#### [PROBLEM STATEMENT]
Reproduce word for word the portion of the neocortex passage that opens with the words containing "Kurzweil's estimate of" and closes with "namely ~300 million.".

#### [SELECTED EXTRACT]
=== Section Start ===
How many patterns can the human neocortex store? With as many as 300 million PRs available, our brain can indulge in a huge amount of redundancy, resulting in our fantastic pattern-recognition capability, which is far in excess of what any computer system has been able to attain so far. [However, let us also remind ourselves that computer processes are millions of times faster than the electrochemical processes that occur in our brains.]
Here is an example of the redundancy with which our brain stores patterns. The face of a loved one is not stored just once, but thousands of times. Some are just repetitions, but most are different perspectives of the face, differing in lighting, facial expressions, etc. And none of these repeated patterns are stored as 2-dimensional arrays of pixels. They are stored as 1-dimensional lists of features, but hierarchically: The constituent elements of a pattern are themselves patterns, and so on.
Even our procedures and actions comprise patterns, and are likewise stored in the neocortex.
Kurzweil's estimate of the total capacity of the human neocortex is on the order of low hundreds of millions of patterns, which is similar to the number of PRs, namely ~300 million.
The structure of a pattern
The PRTM says that patterns are recognized by pattern-recognition modules in the neocortex, and that the patterns and the modules are organized in hierarchies. When a pattern is recognized, there are three parts to this process. To make the description concrete, let us take the example of an APPLE, and also the word 'APPLE' we use for referring to this physical entity.
Part one is the input, consisting of the lower-level patterns that compose the main pattern. The descriptions of each of these lower-level patterns do not need to be repeated for each higher-level pattern that references them. The letter 'A' appears in the pattern for the word APPLE and also in a large number of other words. Each of these patterns need not repeat a description for the pattern of A, but can use a common description stored somewhere. All that is required is a neural connection to that location. There is an axon from the 'A' pattern recognizer that connects to multiple dendrites, one for each word that uses 'A'.
=== Section End ===
#### [AVAILABLE DATA]
=== Section Start ===
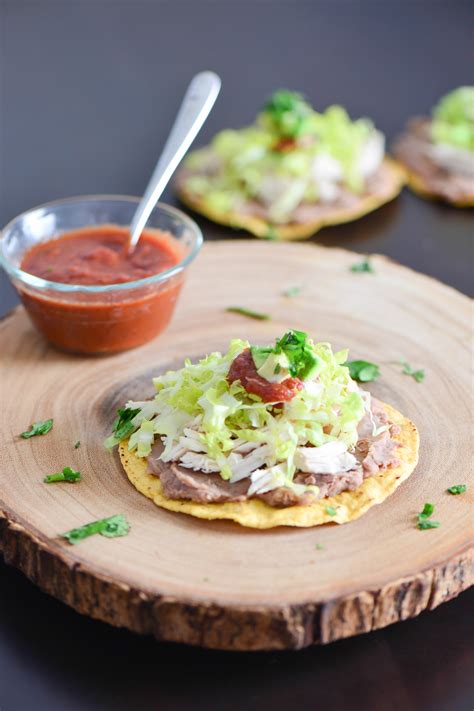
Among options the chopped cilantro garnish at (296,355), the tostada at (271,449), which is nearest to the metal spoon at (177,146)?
the tostada at (271,449)

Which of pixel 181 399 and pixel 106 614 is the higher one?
pixel 181 399

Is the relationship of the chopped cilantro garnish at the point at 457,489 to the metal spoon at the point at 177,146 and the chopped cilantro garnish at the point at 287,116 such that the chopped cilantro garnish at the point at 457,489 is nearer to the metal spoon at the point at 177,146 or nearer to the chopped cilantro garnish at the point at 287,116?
the metal spoon at the point at 177,146

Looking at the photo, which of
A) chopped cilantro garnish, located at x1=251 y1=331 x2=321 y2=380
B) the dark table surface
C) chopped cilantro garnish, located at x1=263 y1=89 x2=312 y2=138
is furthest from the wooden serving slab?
chopped cilantro garnish, located at x1=263 y1=89 x2=312 y2=138

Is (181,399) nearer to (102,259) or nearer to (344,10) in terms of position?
(102,259)

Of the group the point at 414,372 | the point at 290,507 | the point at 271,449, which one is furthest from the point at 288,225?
the point at 290,507

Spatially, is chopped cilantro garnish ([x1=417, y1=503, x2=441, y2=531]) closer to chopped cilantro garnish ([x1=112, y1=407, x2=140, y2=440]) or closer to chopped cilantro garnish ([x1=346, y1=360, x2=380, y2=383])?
chopped cilantro garnish ([x1=346, y1=360, x2=380, y2=383])

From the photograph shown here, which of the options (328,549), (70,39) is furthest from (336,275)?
(70,39)

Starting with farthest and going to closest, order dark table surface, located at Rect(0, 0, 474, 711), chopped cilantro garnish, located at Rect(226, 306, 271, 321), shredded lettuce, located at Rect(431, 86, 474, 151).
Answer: shredded lettuce, located at Rect(431, 86, 474, 151)
chopped cilantro garnish, located at Rect(226, 306, 271, 321)
dark table surface, located at Rect(0, 0, 474, 711)
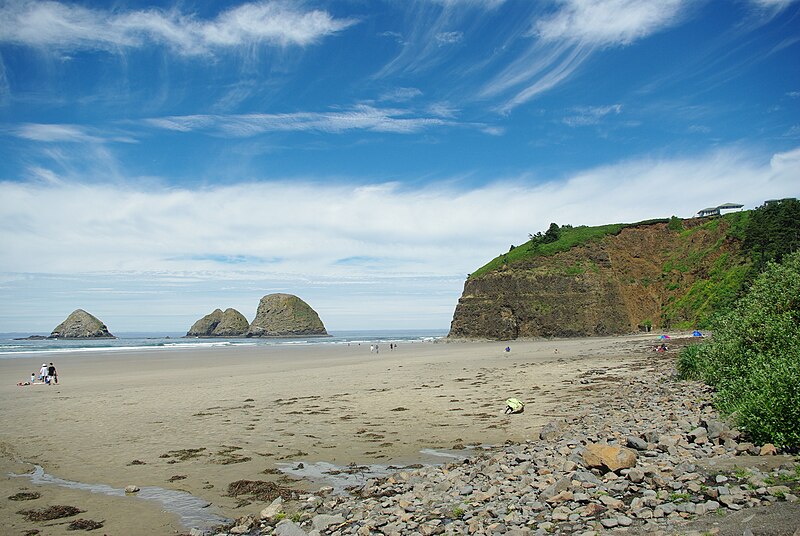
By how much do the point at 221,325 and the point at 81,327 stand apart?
40.1 meters

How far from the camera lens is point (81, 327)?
152250 millimetres

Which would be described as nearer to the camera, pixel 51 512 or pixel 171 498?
pixel 51 512

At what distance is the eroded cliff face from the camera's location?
7306 cm

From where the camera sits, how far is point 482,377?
→ 98.0ft

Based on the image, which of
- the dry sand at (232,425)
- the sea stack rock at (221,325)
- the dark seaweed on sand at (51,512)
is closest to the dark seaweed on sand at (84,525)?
the dry sand at (232,425)

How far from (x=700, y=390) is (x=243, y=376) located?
28.5 m

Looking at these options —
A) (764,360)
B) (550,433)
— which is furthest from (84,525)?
(764,360)

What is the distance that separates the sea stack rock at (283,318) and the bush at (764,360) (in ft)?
501

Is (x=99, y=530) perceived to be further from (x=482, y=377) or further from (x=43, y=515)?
(x=482, y=377)

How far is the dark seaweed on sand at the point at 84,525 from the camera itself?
28.7 feet

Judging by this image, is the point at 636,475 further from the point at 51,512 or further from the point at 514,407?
the point at 514,407

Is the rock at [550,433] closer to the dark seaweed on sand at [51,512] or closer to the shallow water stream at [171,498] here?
the shallow water stream at [171,498]

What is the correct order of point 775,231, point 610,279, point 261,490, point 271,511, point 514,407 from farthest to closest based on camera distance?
point 610,279 < point 775,231 < point 514,407 < point 261,490 < point 271,511

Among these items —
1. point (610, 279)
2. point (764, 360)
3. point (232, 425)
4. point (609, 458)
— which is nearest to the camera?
point (609, 458)
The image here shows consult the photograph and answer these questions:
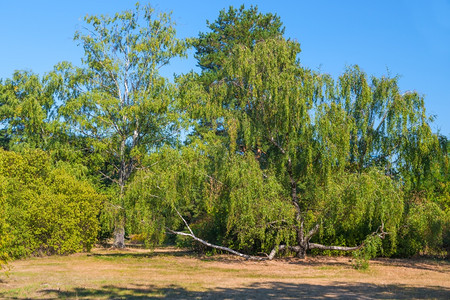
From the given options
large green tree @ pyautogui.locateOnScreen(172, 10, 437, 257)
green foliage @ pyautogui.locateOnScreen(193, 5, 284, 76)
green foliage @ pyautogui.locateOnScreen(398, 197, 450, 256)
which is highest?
green foliage @ pyautogui.locateOnScreen(193, 5, 284, 76)

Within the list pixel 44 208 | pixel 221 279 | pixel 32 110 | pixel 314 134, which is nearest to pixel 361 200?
pixel 314 134

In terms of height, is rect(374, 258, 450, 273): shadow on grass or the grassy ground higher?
rect(374, 258, 450, 273): shadow on grass

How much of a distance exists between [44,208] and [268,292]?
12.6 meters

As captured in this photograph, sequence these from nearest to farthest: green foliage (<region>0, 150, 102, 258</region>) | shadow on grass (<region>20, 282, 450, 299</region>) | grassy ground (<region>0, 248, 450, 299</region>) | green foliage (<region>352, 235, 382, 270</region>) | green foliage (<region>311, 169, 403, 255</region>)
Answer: shadow on grass (<region>20, 282, 450, 299</region>)
grassy ground (<region>0, 248, 450, 299</region>)
green foliage (<region>352, 235, 382, 270</region>)
green foliage (<region>311, 169, 403, 255</region>)
green foliage (<region>0, 150, 102, 258</region>)

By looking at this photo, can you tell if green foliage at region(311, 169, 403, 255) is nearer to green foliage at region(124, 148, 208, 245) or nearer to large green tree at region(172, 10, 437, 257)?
large green tree at region(172, 10, 437, 257)

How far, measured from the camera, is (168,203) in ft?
61.5

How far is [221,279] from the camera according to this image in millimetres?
13070

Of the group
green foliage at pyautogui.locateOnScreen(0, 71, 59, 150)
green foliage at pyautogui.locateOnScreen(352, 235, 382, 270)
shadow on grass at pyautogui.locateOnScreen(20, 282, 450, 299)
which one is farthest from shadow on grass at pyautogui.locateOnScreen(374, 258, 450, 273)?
green foliage at pyautogui.locateOnScreen(0, 71, 59, 150)

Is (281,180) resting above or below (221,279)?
above

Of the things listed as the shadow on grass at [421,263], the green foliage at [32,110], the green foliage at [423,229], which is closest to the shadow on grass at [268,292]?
the shadow on grass at [421,263]

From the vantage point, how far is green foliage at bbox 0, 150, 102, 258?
19.2 m

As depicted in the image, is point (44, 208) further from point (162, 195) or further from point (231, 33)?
point (231, 33)

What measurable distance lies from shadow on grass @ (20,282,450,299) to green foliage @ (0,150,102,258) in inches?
381

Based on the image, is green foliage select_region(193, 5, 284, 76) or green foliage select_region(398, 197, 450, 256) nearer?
green foliage select_region(398, 197, 450, 256)
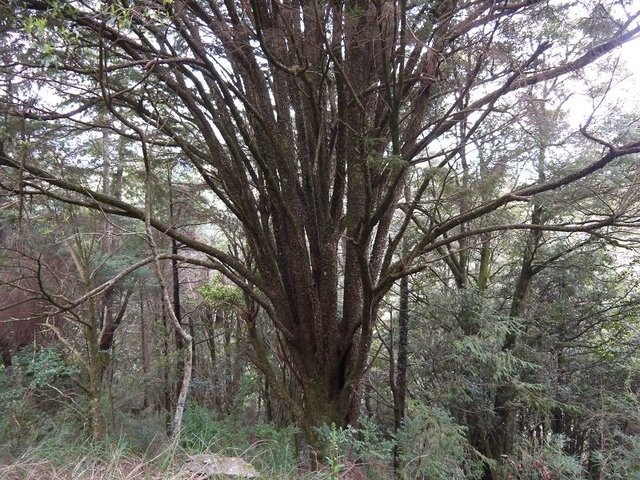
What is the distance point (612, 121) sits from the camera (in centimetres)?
457

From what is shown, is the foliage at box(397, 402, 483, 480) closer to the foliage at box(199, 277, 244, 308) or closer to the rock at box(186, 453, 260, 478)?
the rock at box(186, 453, 260, 478)

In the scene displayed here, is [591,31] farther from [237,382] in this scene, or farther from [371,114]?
[237,382]

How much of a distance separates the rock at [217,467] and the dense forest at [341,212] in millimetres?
61

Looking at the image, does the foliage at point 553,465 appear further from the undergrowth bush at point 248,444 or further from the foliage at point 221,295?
the foliage at point 221,295

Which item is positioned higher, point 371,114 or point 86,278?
point 371,114

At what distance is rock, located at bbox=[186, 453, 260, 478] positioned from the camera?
2330 mm

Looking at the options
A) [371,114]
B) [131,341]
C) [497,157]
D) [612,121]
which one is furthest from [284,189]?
[131,341]

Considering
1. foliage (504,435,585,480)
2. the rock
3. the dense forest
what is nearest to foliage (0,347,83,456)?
the dense forest

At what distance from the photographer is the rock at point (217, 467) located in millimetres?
2330

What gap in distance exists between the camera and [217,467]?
237 cm

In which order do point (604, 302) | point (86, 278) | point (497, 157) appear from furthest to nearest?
point (604, 302) < point (497, 157) < point (86, 278)

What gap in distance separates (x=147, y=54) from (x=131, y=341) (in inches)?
→ 289

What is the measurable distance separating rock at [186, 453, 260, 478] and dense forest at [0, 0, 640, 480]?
61mm

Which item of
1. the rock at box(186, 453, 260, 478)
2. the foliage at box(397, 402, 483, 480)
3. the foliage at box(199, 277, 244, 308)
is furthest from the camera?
the foliage at box(199, 277, 244, 308)
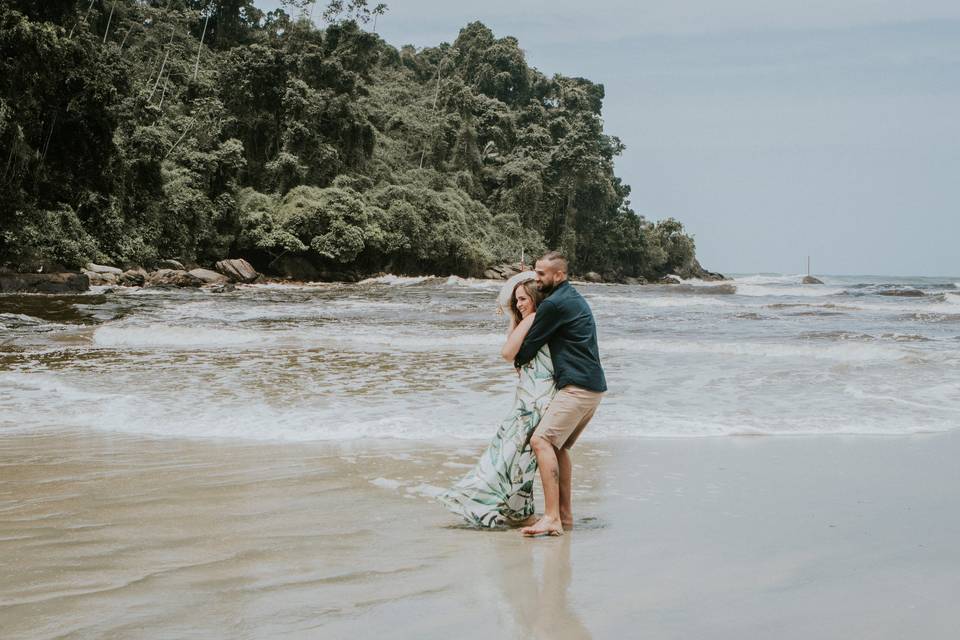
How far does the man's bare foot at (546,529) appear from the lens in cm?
378

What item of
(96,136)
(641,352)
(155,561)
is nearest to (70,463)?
(155,561)

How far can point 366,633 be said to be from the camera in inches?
101

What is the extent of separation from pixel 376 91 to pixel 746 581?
60034 millimetres

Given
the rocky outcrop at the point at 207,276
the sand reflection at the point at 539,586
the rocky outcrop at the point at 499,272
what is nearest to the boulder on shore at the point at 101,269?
the rocky outcrop at the point at 207,276

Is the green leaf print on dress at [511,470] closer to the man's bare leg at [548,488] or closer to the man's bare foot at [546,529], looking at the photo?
the man's bare leg at [548,488]

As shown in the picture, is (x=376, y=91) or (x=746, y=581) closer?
(x=746, y=581)

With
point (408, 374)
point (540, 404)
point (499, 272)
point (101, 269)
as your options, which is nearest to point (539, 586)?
point (540, 404)

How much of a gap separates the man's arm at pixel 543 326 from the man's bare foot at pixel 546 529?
33.5 inches

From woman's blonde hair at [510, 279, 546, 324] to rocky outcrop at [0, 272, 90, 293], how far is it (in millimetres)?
24086

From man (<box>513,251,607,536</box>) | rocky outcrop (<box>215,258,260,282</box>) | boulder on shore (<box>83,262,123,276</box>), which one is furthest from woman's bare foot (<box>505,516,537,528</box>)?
rocky outcrop (<box>215,258,260,282</box>)

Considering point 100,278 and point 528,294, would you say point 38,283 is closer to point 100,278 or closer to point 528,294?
point 100,278

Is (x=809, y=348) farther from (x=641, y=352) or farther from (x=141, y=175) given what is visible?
(x=141, y=175)

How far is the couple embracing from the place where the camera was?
12.8ft

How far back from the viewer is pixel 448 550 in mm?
3543
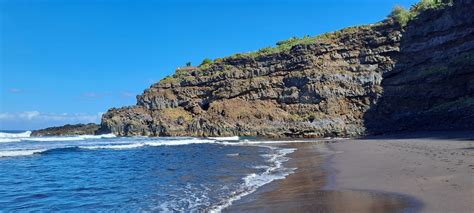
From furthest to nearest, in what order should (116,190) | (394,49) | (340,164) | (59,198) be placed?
(394,49), (340,164), (116,190), (59,198)

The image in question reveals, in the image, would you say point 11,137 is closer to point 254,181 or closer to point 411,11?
point 411,11

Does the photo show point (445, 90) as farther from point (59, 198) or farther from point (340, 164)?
point (59, 198)

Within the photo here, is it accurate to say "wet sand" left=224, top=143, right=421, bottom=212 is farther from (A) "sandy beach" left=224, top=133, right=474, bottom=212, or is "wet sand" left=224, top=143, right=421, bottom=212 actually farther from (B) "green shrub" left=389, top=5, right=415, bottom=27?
(B) "green shrub" left=389, top=5, right=415, bottom=27

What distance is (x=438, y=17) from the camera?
137ft

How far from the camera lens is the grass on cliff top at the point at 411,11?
44.6m

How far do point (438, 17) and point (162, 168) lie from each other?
3528cm

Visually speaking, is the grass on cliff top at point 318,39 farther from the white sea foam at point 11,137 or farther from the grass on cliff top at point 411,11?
the white sea foam at point 11,137

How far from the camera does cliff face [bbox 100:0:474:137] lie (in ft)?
125

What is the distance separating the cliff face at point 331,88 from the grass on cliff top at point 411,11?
0.81m

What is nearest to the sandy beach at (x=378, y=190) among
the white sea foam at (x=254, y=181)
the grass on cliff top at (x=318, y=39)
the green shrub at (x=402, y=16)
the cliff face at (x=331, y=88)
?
the white sea foam at (x=254, y=181)

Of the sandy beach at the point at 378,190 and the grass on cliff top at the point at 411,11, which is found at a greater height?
the grass on cliff top at the point at 411,11

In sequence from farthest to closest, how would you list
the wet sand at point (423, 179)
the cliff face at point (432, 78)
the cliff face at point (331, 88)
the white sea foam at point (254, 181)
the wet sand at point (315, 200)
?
the cliff face at point (331, 88)
the cliff face at point (432, 78)
the white sea foam at point (254, 181)
the wet sand at point (315, 200)
the wet sand at point (423, 179)

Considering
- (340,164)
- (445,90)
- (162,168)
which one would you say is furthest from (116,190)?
(445,90)

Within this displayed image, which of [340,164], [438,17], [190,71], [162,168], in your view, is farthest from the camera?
[190,71]
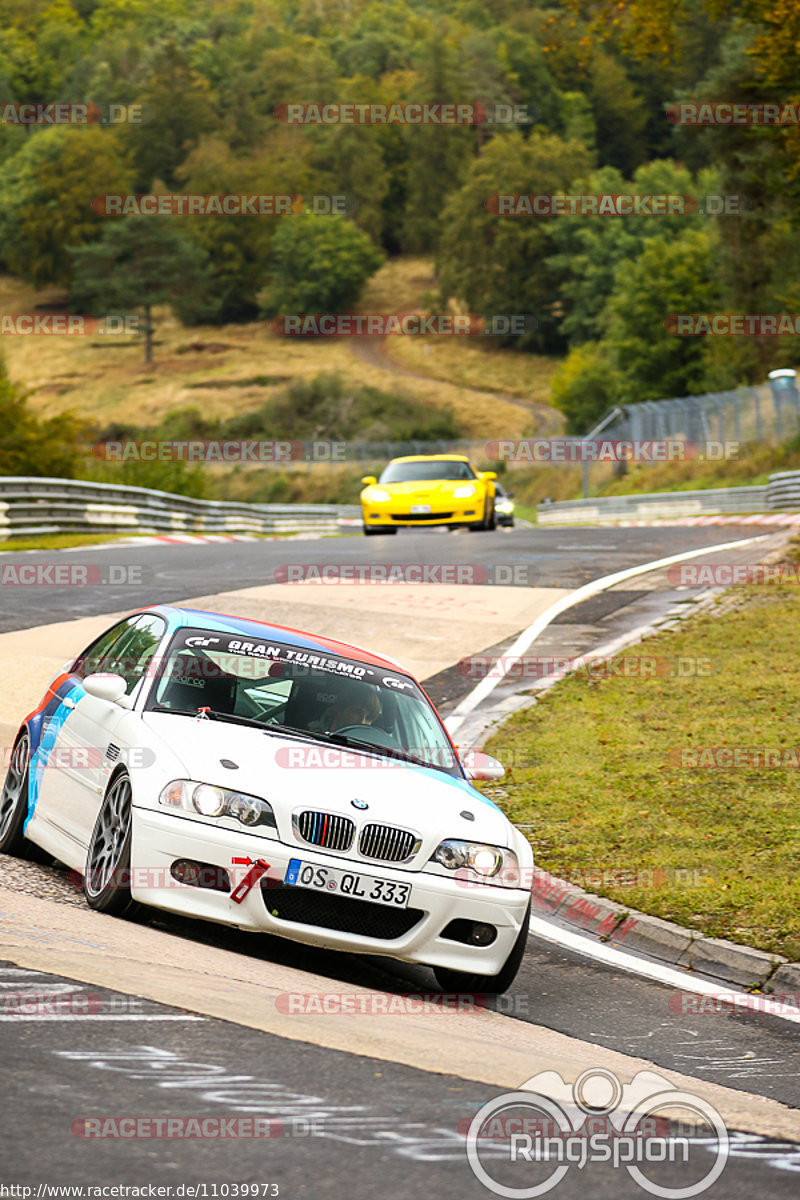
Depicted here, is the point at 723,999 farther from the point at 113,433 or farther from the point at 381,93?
the point at 381,93

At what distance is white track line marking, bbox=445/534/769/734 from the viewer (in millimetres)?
13812

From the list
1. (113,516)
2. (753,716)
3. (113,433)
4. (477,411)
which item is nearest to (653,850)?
(753,716)

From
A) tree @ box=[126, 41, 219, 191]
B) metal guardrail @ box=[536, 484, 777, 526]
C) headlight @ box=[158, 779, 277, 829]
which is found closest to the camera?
headlight @ box=[158, 779, 277, 829]

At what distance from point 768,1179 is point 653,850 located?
5.19 meters

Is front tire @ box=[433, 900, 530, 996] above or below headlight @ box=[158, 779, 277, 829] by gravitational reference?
below

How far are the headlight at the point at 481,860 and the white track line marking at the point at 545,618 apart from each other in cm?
610

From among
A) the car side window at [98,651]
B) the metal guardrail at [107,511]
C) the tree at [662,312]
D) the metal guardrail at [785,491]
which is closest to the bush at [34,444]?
the metal guardrail at [107,511]

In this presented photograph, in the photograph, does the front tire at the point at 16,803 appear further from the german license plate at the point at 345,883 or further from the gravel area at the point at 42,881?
the german license plate at the point at 345,883

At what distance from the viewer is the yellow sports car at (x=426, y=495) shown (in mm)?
30172

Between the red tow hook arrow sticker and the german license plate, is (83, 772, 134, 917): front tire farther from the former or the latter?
the german license plate

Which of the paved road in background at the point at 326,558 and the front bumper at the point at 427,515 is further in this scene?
the front bumper at the point at 427,515

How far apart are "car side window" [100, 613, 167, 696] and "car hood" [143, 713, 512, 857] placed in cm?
56

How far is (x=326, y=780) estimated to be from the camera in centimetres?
649

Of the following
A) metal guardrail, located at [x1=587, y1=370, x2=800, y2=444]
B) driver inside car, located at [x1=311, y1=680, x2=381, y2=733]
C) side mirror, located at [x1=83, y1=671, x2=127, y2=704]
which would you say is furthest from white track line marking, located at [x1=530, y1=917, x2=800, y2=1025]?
metal guardrail, located at [x1=587, y1=370, x2=800, y2=444]
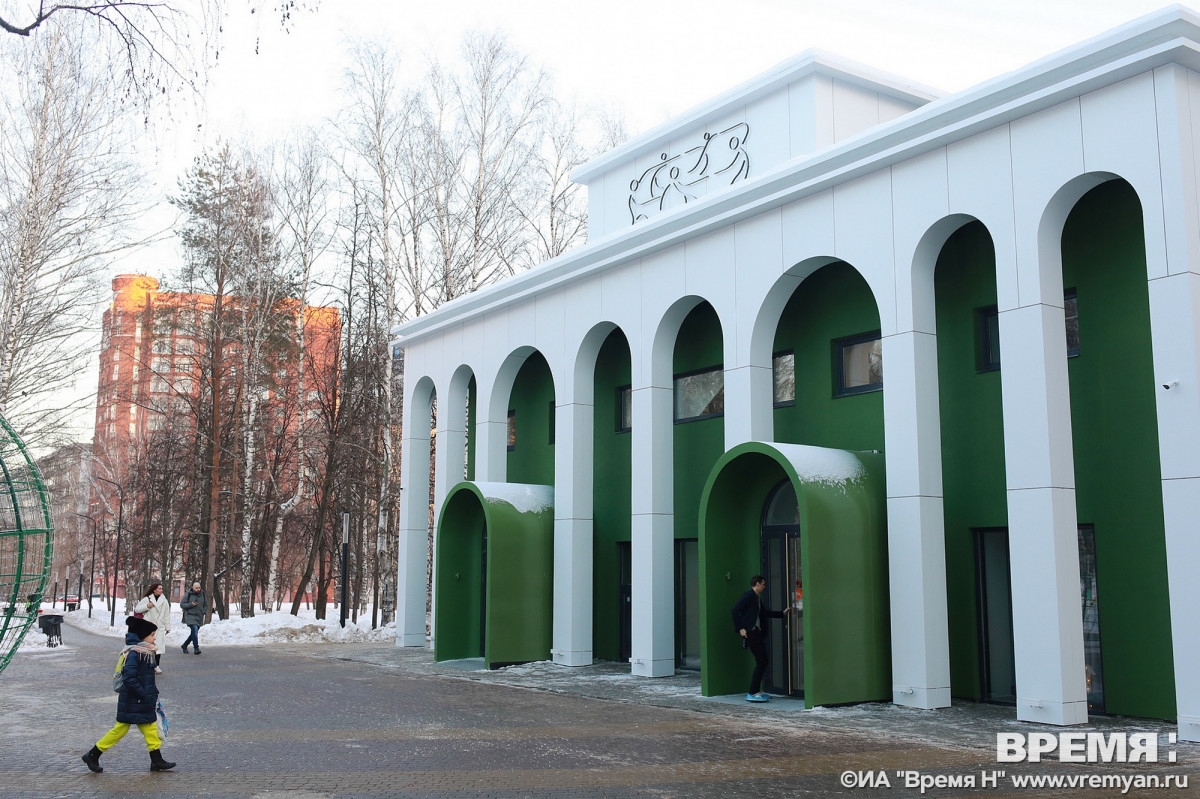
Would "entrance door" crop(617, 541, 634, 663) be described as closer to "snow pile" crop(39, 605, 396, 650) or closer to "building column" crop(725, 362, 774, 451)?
"building column" crop(725, 362, 774, 451)

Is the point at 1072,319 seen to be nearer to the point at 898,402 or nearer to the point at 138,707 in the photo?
the point at 898,402

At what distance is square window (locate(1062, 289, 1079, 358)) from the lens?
514 inches

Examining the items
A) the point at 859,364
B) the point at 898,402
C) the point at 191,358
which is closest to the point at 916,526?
the point at 898,402

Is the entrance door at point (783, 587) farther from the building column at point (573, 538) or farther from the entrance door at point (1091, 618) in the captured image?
the building column at point (573, 538)

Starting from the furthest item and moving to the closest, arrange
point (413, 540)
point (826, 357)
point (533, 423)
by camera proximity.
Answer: point (413, 540) → point (533, 423) → point (826, 357)

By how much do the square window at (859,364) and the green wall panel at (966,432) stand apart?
3.21ft

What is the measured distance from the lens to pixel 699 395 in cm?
1892

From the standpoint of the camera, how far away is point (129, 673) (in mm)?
9516

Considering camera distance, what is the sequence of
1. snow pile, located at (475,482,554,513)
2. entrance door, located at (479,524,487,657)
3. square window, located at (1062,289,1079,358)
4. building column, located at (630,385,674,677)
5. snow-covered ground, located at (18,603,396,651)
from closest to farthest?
square window, located at (1062,289,1079,358), building column, located at (630,385,674,677), snow pile, located at (475,482,554,513), entrance door, located at (479,524,487,657), snow-covered ground, located at (18,603,396,651)

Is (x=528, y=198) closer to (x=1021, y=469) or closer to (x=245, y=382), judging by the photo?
(x=245, y=382)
=== Section End ===
#### [EXERCISE RESULT]
Kurzweil's estimate of the total capacity of the human neocortex is on the order of low hundreds of millions of patterns, which is similar to the number of PRs, namely ~300 million.